Mexico City.- The Government of Mexico announced this Friday the location of a Zapotec tomb in the state of Oaxaca (south), dating back to the year 600 AD and considered by the authorities as the archaeological find "most relevant of the last decade" due to its level of conservation and the information it provides.
Mexican President
Claudia Sheinbaum reported the finding at a press conference, where she stated that it is "
the most relevant archaeological discovery of the last decade in Mexico" due to the conservation and information available, in addition to considering it a sample of the "
millennial greatness" of the country.
For its part, the Secretariat of Culture pointed out that, due to its architectural and pictorial richness, the Zapotec tomb located in Cerro de la Cantera, in the Oaxacan town of San Pablo Huitzo, provides high-value information on the social organization, funerary rituals, and worldview of the Zapotec civilization.
On social media, the Secretary of Culture, Claudia Curiel de Icaza, described the find as “exceptional” due to its conservation and what it reveals about that culture, emphasizing that “it is investigated, protected and shared with society”.

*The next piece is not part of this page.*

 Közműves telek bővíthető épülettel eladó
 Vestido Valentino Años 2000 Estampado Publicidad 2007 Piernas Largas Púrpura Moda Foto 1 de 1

In a statement, the Ministry of Culture highlighted the presence of sculptural elements and mural paintings, with symbolic representations associated with power and death, as well as friezes and tombstones with calendar inscriptions, which, the note maintains, "places it among the most significant discoveries of the national archaeological heritage."

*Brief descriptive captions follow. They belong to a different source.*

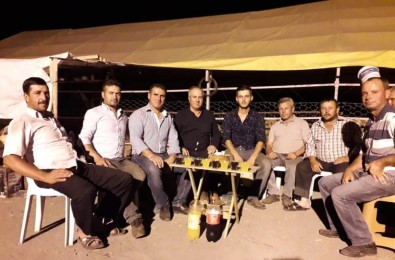 İstanbul'da Kurban Pazarında Şaşkına Çeviren Jest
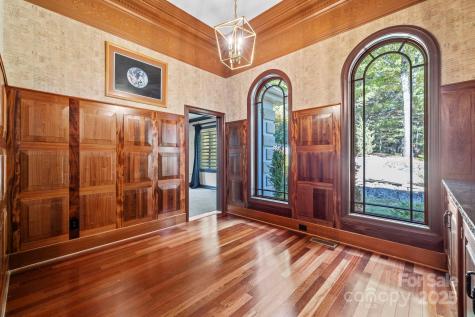 31 Ridge Drive S Hendersonville NC 28739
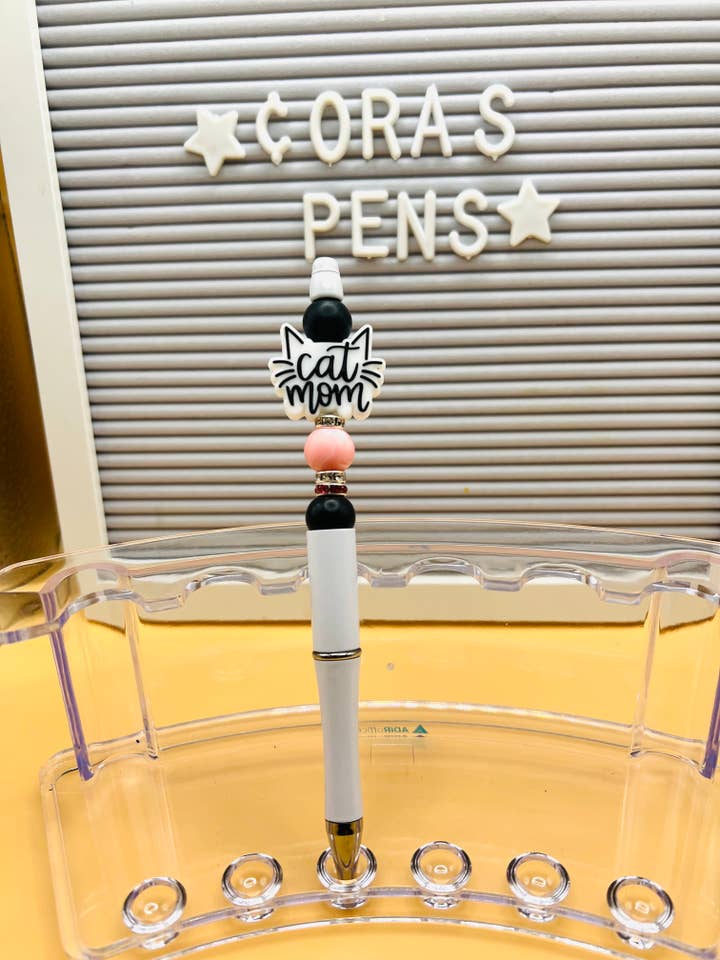 Stylo Cat Mom pour la vente par Cora’s Pens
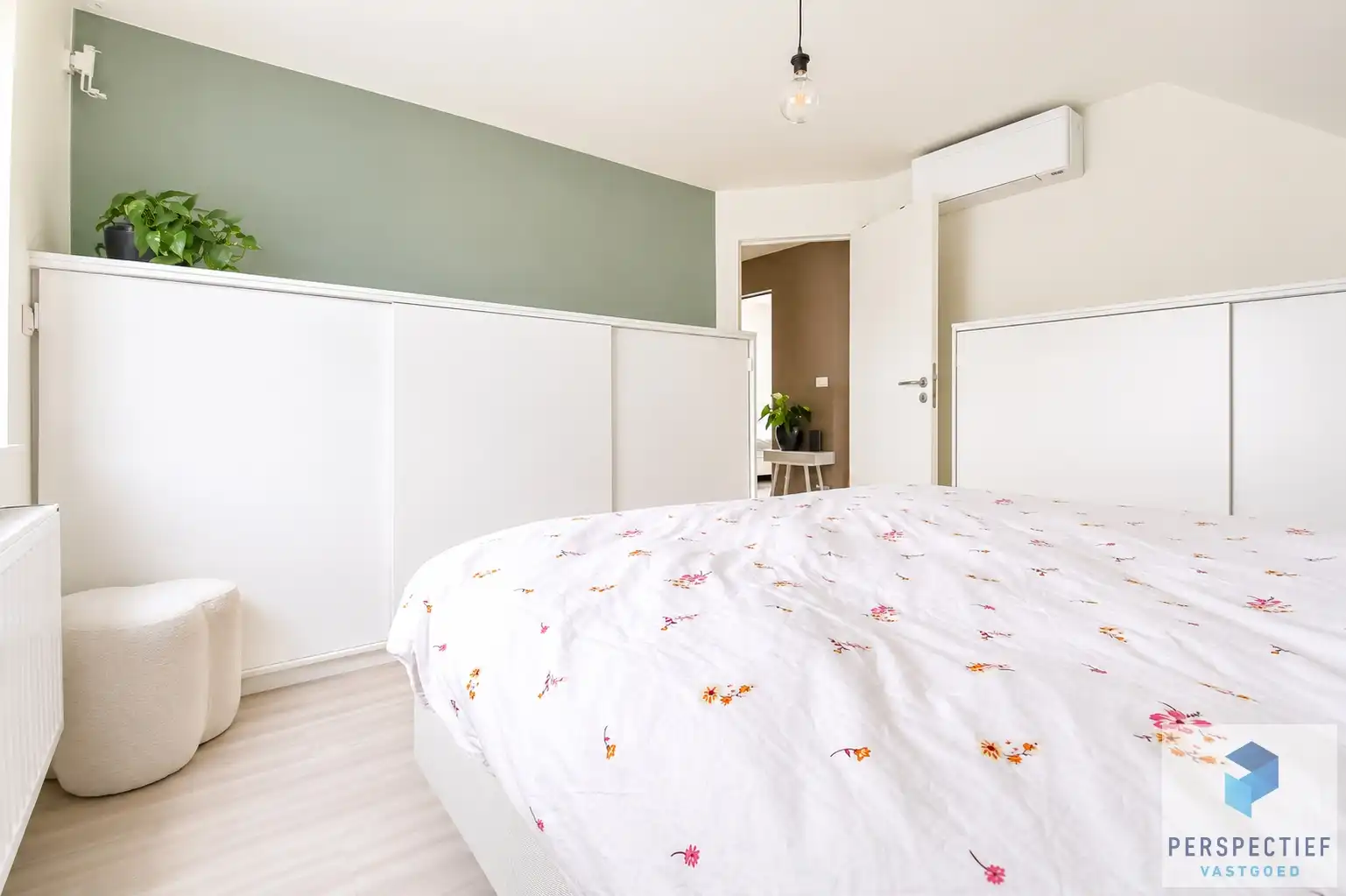 Moderne, veelzijdige gezinswoning met kantoorruimte en gezellige tuin foto 17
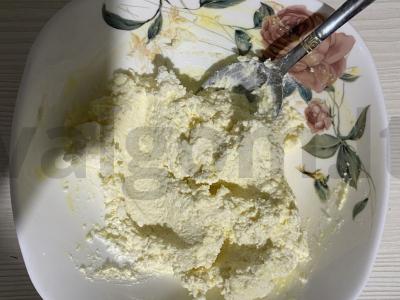 Sūrio blynai grietinės padaže Žingsnis 2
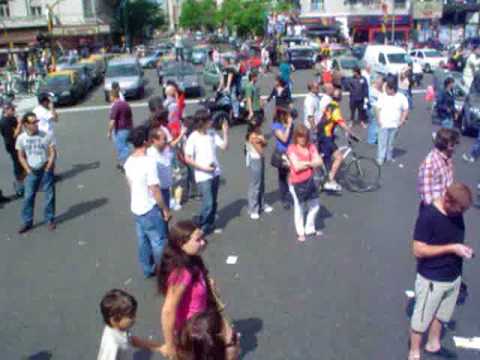 David Colthard driving on Av. 9 de julio Buenos Aires Argentina in his RB1, Red Bull Team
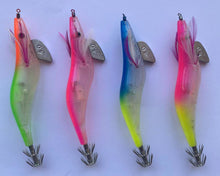 Cargar imagen en el visor de la galería, SEÑUELOS CAMARON DE PLASTICO CON LUZ JIG PARA PESCAR SEPIA CARAMAR PULPO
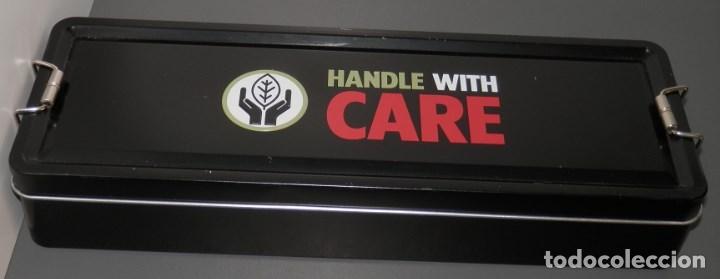 Coleccionismo: CAJA/LATA-TABACOS HANDLE WITH CARE - Foto 1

At the entrance to the antechamber, an owl, a bird that in the Zapotec worldview symbolizes night and death, decorates the access, and its beak covers the stuccoed and painted face of a "Zapotec lord", which could be the portrait of the ancestor to whom the tomb was dedicated.

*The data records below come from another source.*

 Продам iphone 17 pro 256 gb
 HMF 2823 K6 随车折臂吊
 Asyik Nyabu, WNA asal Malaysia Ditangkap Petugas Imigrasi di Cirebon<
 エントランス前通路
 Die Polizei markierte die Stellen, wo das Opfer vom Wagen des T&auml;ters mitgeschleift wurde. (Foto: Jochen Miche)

The threshold is flanked by a lintel with a frieze composed of stone tombstones engraved with calendar names, while the figures of a man and a woman with headdresses and artifacts in both hands, possibly “guardians of the place”, appear carved into the jambs.
In the burial chamber, sections of mural paintings were also found in situ, in ocher, white, green, red and blue colors, with a procession of characters carrying bags of copal and walking towards the entrance.
The Secretariat of Culture indicated that an interdisciplinary team from the INAH Oaxaca Center is carrying out conservation, protection, and research work, including the stabilization of the mural painting, whose state is delicate due to the presence of roots and insects and due to abrupt changes in environmental conditions.
In parallel, ceramic, iconographic, and epigraphic analyses are being developed, as well as physical anthropology studies, to delve into the rituals, symbols, and funerary practices associated.
"Due to its constructive quality and decorative richness, the finding is compared to other Zapotec funerary sets of high relevance in the region, which confirms its importance for understanding the social, artistic, and symbolic complexity of this civilization," concluded the dependency of the Mexican Government.